ROSS: RObust decentralized Stochastic learning based on Shapley values
Lina Wang, Yunsheng Yuan, Feng Li, Lingjie Duan
TL;DR
This work tackles robust decentralized stochastic learning under heterogeneous and adversarial data. It introduces ROSS, a serverless algorithm that weights cross-gradient information using Shapley values and updates models with momentum, achieving robustness to non-IID data and poisoning. The authors prove a convergence rate of $\mathcal{O}\left(\frac{1}{\sqrt{NT}}\right)$, indicating a linear speedup in the number of agents, and validate the approach with extensive experiments on MNIST and CIFAR-10 across various topologies and threat models.

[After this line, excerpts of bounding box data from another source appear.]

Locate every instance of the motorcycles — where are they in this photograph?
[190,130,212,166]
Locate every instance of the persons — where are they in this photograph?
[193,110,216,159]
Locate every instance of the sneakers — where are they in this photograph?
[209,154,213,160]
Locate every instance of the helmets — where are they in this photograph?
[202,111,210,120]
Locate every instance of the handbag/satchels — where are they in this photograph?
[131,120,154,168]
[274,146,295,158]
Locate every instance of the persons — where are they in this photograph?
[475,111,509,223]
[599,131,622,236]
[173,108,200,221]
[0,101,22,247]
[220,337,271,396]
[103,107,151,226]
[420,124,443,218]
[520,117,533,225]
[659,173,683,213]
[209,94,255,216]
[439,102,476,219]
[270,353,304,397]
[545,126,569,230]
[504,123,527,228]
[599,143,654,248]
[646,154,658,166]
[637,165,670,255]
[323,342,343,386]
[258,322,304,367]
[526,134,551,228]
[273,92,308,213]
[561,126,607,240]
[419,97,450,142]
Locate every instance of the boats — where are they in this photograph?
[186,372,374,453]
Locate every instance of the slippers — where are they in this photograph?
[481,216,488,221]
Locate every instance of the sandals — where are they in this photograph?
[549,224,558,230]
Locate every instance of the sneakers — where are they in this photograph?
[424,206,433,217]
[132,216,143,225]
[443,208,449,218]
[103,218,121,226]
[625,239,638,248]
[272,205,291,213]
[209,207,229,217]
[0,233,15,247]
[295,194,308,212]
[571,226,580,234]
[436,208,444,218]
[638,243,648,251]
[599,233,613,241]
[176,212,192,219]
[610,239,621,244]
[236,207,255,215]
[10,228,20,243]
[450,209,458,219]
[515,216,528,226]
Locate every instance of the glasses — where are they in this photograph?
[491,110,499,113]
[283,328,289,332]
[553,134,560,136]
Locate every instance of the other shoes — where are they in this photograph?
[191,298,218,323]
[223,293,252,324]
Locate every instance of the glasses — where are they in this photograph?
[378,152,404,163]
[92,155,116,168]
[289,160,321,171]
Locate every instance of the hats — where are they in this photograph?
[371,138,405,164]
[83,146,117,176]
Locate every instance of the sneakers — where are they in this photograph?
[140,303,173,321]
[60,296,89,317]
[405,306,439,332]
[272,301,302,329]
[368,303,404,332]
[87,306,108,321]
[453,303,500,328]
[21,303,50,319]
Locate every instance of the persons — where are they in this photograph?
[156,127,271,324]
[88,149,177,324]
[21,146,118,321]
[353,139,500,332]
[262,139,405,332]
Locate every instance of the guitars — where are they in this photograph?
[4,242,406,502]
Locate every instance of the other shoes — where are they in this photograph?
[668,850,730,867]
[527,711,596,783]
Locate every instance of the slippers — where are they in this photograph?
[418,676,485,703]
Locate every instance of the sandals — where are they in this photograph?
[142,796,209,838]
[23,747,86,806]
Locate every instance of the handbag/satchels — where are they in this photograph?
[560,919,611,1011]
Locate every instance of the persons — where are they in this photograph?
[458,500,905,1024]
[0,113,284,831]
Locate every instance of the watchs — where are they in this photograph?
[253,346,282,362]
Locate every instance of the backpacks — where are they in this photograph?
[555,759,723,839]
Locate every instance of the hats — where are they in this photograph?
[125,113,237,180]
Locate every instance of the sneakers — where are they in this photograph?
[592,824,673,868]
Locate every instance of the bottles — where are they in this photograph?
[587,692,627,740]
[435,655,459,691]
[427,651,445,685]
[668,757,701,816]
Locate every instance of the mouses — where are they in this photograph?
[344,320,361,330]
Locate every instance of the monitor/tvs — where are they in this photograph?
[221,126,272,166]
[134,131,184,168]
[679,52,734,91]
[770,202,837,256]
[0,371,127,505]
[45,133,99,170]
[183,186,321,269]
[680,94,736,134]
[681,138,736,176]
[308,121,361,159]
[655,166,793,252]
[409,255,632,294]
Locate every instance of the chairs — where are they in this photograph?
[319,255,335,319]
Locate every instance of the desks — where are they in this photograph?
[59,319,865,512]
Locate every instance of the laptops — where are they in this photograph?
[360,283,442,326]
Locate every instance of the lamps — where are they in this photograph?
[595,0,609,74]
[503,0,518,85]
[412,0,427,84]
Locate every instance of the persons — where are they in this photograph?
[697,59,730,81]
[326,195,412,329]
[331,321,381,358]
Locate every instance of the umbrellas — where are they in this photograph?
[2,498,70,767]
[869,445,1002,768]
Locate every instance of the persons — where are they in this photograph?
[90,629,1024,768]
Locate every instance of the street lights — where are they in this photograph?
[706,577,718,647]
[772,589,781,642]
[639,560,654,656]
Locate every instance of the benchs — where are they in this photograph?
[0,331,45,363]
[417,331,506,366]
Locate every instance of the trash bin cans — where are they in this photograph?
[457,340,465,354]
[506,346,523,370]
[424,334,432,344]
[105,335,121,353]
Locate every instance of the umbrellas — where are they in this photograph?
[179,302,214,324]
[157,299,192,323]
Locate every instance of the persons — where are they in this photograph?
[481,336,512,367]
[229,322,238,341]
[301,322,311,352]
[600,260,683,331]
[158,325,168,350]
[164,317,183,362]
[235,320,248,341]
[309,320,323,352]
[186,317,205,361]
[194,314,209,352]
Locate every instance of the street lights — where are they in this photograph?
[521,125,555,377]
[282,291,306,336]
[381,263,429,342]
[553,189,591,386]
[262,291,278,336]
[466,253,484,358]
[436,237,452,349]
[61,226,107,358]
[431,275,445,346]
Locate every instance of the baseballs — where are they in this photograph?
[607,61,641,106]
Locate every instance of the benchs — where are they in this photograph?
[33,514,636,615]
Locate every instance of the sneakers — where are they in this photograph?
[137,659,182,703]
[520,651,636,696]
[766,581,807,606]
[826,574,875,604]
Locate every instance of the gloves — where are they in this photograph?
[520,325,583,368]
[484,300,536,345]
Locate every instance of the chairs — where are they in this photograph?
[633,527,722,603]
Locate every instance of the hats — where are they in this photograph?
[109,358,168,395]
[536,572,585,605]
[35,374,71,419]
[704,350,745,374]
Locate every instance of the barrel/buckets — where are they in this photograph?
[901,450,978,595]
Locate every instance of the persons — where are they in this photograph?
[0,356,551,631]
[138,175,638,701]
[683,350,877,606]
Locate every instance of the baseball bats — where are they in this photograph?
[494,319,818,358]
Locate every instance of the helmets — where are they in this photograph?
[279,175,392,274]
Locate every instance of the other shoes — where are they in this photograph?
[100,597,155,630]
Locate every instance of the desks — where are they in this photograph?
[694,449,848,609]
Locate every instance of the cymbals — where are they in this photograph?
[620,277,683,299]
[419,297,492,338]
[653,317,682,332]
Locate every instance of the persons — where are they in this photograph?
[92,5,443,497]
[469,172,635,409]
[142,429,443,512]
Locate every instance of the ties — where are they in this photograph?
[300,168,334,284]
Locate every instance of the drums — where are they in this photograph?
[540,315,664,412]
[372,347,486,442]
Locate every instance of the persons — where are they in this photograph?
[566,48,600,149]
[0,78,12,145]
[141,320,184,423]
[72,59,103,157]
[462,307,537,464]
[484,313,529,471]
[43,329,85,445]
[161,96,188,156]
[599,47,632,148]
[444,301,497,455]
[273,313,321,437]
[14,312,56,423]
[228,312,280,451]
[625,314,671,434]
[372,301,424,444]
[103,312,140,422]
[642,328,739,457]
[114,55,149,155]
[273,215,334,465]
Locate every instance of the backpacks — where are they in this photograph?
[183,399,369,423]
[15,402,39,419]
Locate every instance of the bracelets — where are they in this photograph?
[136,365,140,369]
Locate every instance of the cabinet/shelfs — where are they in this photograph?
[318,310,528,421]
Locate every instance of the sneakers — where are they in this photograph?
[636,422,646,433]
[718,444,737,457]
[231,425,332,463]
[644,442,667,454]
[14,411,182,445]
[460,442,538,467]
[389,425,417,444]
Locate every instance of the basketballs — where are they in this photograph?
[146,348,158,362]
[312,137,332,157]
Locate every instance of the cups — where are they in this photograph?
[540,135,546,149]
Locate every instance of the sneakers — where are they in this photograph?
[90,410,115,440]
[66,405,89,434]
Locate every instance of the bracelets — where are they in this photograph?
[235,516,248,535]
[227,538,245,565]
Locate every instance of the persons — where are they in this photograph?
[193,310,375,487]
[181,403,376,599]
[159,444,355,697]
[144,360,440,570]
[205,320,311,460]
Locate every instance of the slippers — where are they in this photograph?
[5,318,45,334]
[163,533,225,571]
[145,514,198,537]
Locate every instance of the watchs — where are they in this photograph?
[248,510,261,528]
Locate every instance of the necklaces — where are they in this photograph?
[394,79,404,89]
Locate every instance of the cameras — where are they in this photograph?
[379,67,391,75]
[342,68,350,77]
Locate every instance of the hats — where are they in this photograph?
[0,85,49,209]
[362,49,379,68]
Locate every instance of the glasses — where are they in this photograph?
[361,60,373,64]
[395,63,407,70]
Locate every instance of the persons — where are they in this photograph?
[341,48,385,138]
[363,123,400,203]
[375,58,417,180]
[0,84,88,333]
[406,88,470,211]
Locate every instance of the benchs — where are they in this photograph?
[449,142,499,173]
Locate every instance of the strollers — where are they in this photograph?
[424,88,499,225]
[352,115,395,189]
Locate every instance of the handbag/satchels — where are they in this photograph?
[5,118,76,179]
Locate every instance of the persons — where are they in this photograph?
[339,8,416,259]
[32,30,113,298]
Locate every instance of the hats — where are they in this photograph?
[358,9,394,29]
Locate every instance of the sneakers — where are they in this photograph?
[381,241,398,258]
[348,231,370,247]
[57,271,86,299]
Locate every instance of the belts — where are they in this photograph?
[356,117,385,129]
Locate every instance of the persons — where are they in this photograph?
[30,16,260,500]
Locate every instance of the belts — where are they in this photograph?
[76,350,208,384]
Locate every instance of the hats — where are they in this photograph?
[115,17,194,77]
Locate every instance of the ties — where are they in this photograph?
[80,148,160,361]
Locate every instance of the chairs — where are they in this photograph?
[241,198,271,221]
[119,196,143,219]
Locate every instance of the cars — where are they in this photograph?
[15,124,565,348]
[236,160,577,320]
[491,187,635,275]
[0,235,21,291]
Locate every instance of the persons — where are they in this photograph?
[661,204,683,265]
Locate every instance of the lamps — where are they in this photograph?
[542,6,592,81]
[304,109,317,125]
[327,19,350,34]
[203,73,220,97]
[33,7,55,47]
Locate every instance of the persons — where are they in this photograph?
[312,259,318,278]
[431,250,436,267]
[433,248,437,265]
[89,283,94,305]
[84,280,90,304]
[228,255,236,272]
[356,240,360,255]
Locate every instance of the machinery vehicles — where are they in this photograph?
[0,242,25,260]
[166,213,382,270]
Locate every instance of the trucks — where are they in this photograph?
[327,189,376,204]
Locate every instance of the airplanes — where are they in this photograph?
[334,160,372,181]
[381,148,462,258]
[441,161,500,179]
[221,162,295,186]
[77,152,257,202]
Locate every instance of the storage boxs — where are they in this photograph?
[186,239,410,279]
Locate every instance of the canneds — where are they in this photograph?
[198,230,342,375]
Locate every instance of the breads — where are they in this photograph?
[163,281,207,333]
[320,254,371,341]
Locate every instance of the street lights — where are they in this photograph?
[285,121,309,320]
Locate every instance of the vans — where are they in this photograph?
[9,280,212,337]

The results demonstrate that Shapley-valued aggregation of cross-gradients yields superior convergence and prediction accuracy in realistic decentralized settings, suggesting practical impact for scalable, robust distributed learning.
Abstract
In the paradigm of decentralized learning, a group of agents collaborate to learn a global model using a distributed dataset without a central server; nevertheless, it is severely challenged by the heterogeneity of the data distribution across the agents. For example, the data may be distributed non-independently and identically, and even be noised or poisoned. To address these data challenges, we propose ROSS, a novel robust decentralized stochastic learning algorithm based on Shapley values, in this paper. Specifically, in each round, each agent aggregates the cross-gradient information from its neighbors, i.e., the derivatives of its local model with respect to the datasets of its neighbors, to update its local model in a momentum like manner, while we innovate in weighting the derivatives according to their contributions measured by Shapley values. We perform solid theoretical analysis to reveal the linear convergence speedup of our ROSS algorithm. We also verify the efficacy of our algorithm through extensive experiments on public datasets. Our results demonstrate that, in face of the above variety of data challenges, our ROSS algorithm has significant advantages over existing state-of-the-art proposals in terms of both convergence and prediction accuracy.